La decisión estaba tomada. Saldría de casa vestida y arreglada normal, como ella iba siempre, pero en su bolso metería unas ropas que se había comprado aquella misma mañana, y todo lo necesario para maquillarse. Esta sería su primera noche.

   Entró en la habitación del esposo:
_ Miguel, cariño, esta noche volveré un poco más tarde, me ha salido otra casa para limpiar. Tienes todo preparado en la cocina, por si quieres cenar. Yo estaré aquí ya para darte las medicinas.

_ Trabajas demasiado amor. No sabes cuánto lamento que el peso mayor de los gastos de la casa los tengas que soportar, tú.

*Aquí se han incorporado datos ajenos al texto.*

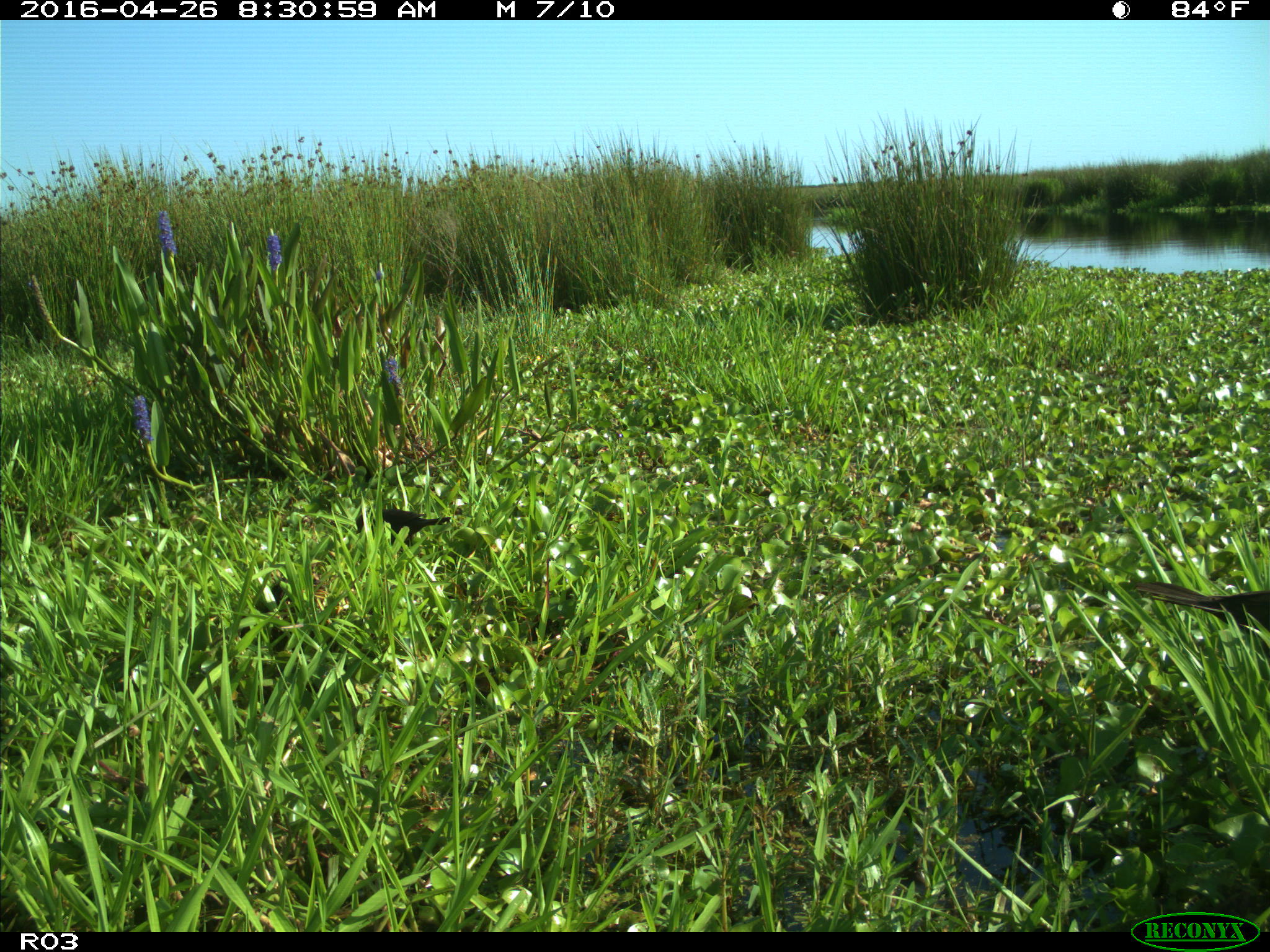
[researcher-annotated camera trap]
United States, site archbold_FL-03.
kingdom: Animalia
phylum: Chordata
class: Aves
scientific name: Aves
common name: birds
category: unidentified bird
Unidentified bird (birds) (Aves).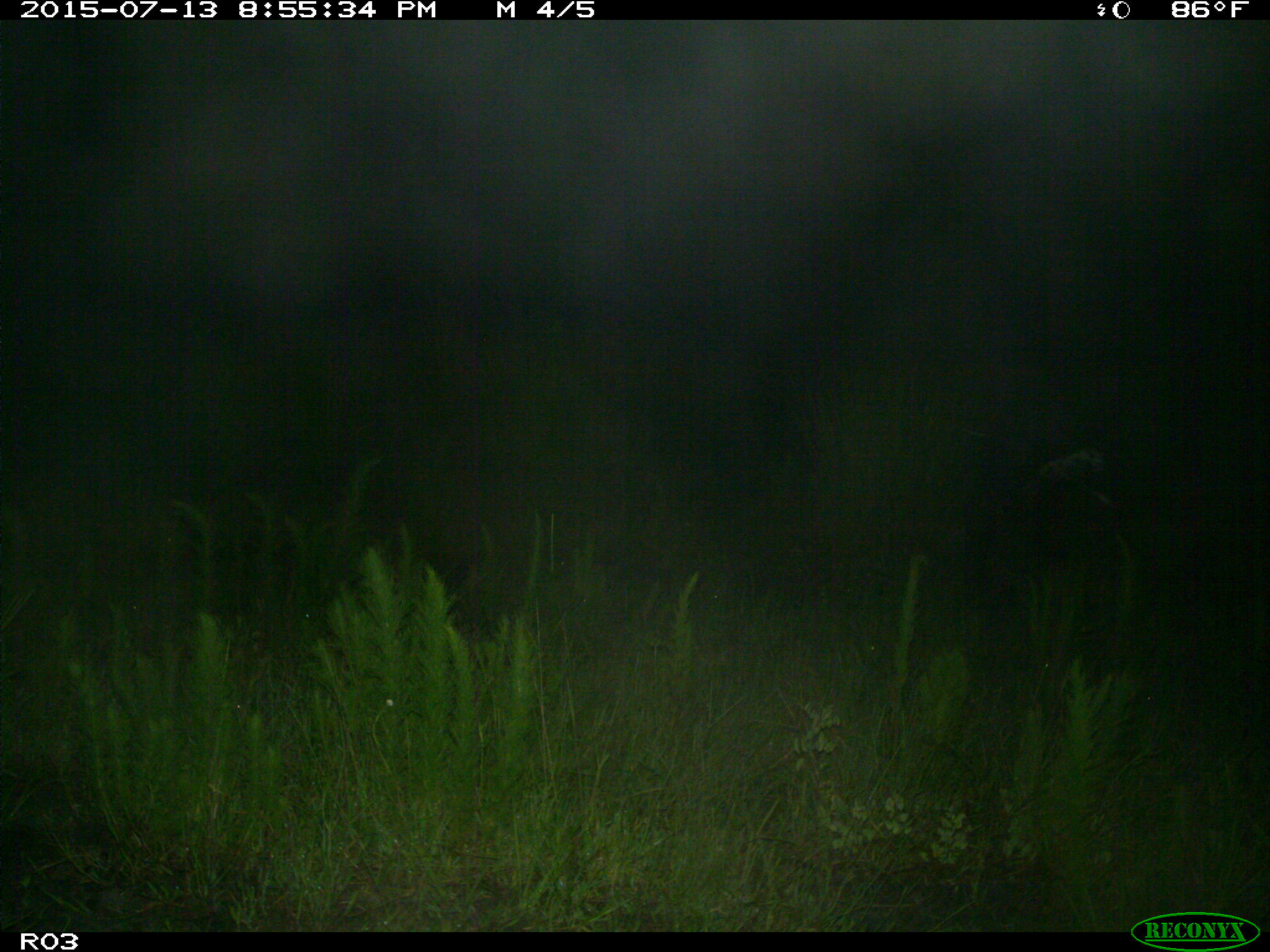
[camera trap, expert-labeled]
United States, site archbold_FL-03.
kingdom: Animalia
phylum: Chordata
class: Mammalia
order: Artiodactyla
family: Bovidae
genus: Bos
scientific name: Bos taurus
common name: domestic cow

_ No te preocupes, cariño mío. Y ¿qué harías tú si la enferma fuese yo?, pues lo mismo, o, ¿no? ¡Tranquilo! y descansa todo lo que puedas.

   Angélica se acercó a él y le dio un amoroso beso en los labios.

 

 

   Salió a la calle. Se sentía como si fuera a cometer un crimen, y quizá lo era para ella lo que pensaba hacer, pero ninguna puerta se había abierto para tenderle una mano.

   Llegó al lugar. No había nadie. Entró en un portal cuyas puertas estaban abiertas, se situó en un lugar en el que no era visible desde la calle y se cambió de atuendo; luego sacó un espejito y en unos minutos modificó sus bellas facciones en las de una mujer ordinaria y vulgar.

   Salió a la calle, se quedó parada en la esquina mirando hacia un lado y otro de la calzada. Los coches pasaban a toda velocidad. Ninguno parecía iba a detenerse.

De pronto observó cómo un vehículo oscuro rodaba lentamente por la derecha hasta detenerse junto a ella.

   El corazón de la mujer empezó a palpitar locamente.

_ Hola, ¿Quieres que demos un paseíto?

Angélica se acercó a la ventanilla abierta. El hombre era de unos cincuenta años. Su apariencia no repugnó del todo a la mujer que contestó:
_ ¡Vale! Tú mandas.

   Abrió la portezuela y se metió sin querer darse cuenta de lo que hacía.

   El coche arrancó y se desvió por unas calles que Angélica no conocía hasta salir a un descampado, donde había algún vehículo estacionado.

_ ¿Te parece bien aquí?

_ ¡Claro!. Donde a ti te guste.

   Sin mediar palabra el hombre empezó a sacarle la ropa a la mujer que se dejó hacer sin decir palabra. Recorrió con sus manos las zonas erógenas y se detuvo en los senos largo rato y después le introdujo el pene sin más caricias. Angélica creyó que no iba a poder resistirlo, que iba a gritar hasta que Dios la escuchara, pero la mirada de su esposo, su ternura, le hicieron morderse los labios hasta que el rojo de la sangre se confundió con el rojo del carmín.

   Una vez que el hombre hubo eyaculado, se ajustó los pantalones y le dijo:
_ ¡Vístete!

_ Y, ¿el dinero? ¿Cuándo me lo dá?

_ Ahora. ¡Toma!

   Sacó el billetero y extrajo un billete de cincuenta euros que le alargó a la mujer.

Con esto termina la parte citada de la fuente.